RECORDS PROVIDED:

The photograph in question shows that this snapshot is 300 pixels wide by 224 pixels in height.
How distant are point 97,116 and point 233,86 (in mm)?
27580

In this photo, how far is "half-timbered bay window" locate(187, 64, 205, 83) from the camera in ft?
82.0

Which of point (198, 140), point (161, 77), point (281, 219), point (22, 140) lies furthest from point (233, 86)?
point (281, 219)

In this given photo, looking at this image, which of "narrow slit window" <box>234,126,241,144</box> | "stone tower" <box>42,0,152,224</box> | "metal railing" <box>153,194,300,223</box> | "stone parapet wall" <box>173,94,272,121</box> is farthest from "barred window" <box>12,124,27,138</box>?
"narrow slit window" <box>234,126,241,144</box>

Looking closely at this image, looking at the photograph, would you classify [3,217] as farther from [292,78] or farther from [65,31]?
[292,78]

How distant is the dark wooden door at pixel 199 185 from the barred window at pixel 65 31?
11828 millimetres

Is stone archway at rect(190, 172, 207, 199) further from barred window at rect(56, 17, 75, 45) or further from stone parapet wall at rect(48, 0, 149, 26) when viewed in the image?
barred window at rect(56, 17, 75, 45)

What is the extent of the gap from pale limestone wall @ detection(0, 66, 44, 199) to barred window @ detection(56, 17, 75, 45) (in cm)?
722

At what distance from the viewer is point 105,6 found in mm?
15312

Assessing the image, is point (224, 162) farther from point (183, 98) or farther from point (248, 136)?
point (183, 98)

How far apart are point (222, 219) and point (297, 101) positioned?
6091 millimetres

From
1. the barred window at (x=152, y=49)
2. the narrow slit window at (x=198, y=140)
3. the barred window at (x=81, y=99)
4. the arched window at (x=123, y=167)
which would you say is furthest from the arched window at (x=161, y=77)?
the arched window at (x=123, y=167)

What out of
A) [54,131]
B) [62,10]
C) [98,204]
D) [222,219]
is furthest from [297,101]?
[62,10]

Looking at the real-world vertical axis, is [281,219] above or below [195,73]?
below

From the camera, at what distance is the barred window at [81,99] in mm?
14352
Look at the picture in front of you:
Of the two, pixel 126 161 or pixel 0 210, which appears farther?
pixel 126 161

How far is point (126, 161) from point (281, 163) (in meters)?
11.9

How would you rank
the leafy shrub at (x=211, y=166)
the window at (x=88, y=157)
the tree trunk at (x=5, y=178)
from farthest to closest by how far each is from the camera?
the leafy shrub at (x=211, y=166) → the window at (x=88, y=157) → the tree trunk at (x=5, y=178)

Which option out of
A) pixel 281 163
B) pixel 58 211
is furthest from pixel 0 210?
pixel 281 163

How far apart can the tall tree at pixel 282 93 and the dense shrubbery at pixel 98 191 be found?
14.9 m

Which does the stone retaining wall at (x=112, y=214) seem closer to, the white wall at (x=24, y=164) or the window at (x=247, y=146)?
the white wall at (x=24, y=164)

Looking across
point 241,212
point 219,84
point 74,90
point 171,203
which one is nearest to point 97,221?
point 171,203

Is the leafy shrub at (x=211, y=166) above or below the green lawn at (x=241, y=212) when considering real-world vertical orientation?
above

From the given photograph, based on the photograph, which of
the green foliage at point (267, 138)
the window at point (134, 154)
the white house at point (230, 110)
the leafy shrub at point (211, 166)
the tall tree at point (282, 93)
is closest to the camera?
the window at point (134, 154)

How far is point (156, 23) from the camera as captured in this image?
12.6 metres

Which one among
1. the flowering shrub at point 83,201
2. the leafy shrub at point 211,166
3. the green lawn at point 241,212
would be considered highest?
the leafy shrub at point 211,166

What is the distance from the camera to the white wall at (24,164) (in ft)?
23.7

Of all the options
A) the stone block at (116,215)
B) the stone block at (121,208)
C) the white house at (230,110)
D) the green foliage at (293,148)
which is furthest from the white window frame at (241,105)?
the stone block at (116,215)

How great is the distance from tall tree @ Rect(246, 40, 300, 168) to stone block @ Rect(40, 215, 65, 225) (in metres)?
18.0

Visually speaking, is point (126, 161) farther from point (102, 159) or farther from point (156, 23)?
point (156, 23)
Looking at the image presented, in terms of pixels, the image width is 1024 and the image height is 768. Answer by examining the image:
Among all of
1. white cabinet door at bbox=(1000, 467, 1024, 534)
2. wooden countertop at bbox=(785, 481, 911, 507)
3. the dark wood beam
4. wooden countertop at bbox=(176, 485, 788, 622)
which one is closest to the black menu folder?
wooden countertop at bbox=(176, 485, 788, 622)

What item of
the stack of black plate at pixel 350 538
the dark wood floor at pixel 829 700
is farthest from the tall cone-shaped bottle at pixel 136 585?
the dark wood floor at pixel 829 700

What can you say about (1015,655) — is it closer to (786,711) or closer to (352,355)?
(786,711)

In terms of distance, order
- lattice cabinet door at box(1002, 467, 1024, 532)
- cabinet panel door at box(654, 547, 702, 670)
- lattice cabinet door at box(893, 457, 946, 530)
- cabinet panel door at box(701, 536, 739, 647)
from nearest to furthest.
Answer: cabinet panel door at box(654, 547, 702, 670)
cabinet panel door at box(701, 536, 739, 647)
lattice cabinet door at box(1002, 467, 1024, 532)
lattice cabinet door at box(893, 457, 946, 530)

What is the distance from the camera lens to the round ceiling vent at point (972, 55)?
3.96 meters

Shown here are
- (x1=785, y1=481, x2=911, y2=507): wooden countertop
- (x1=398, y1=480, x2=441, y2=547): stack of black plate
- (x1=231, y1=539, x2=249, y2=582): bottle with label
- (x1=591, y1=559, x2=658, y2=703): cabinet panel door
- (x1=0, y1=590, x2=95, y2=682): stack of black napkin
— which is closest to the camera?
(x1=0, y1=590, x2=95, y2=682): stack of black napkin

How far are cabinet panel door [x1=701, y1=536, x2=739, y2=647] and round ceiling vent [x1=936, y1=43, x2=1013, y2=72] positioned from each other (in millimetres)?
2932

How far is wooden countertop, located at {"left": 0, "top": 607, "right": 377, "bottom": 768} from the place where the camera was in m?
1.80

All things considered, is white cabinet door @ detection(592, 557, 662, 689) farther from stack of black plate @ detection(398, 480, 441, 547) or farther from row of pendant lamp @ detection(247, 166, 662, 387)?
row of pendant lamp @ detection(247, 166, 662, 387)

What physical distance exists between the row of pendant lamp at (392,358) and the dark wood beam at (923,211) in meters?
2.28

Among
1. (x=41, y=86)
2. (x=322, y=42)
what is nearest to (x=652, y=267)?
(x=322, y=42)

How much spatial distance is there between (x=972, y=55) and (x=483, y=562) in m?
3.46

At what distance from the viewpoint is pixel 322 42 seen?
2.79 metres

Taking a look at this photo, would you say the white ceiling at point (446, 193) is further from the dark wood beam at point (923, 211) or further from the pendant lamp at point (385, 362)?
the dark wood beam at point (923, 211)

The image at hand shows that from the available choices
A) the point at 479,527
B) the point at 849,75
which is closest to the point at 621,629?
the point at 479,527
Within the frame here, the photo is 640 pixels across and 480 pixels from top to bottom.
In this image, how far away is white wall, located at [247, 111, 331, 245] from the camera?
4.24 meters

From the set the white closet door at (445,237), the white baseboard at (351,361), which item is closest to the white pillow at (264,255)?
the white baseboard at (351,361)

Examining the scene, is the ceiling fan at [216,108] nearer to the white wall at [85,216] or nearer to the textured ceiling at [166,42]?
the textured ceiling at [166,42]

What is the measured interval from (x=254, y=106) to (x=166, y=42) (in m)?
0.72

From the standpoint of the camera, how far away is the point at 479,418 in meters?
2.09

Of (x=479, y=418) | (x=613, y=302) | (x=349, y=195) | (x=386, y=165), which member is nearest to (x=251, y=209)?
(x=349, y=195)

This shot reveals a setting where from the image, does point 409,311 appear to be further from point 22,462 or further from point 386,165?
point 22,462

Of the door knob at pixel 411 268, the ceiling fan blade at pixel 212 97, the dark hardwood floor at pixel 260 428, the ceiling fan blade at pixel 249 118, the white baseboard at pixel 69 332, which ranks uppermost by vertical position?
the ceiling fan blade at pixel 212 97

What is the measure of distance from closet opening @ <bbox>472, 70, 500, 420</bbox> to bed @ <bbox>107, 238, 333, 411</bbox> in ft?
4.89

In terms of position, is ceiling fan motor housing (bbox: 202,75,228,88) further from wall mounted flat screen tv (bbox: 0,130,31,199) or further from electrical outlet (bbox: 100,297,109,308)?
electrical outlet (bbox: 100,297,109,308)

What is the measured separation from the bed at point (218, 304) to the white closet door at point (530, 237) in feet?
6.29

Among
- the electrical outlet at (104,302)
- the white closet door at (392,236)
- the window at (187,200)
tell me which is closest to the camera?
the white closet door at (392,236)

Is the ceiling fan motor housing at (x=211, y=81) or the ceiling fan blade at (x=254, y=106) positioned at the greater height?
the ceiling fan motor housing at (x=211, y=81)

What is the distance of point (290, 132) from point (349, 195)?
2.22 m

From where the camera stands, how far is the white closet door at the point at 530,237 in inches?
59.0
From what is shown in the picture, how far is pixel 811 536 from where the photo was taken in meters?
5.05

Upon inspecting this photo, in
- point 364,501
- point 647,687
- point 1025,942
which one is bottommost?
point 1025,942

REQUEST:
Reproduce verbatim the lines of the records starting with the line that contains "From the given" and ending with the line that contains "the tall tree at point (282, 93)", including both of those lines.

THE COMPLETED TASK:
From the given photograph, based on the photograph, which of
the green foliage at point (267, 138)
the window at point (134, 154)
the white house at point (230, 110)
the leafy shrub at point (211, 166)
the tall tree at point (282, 93)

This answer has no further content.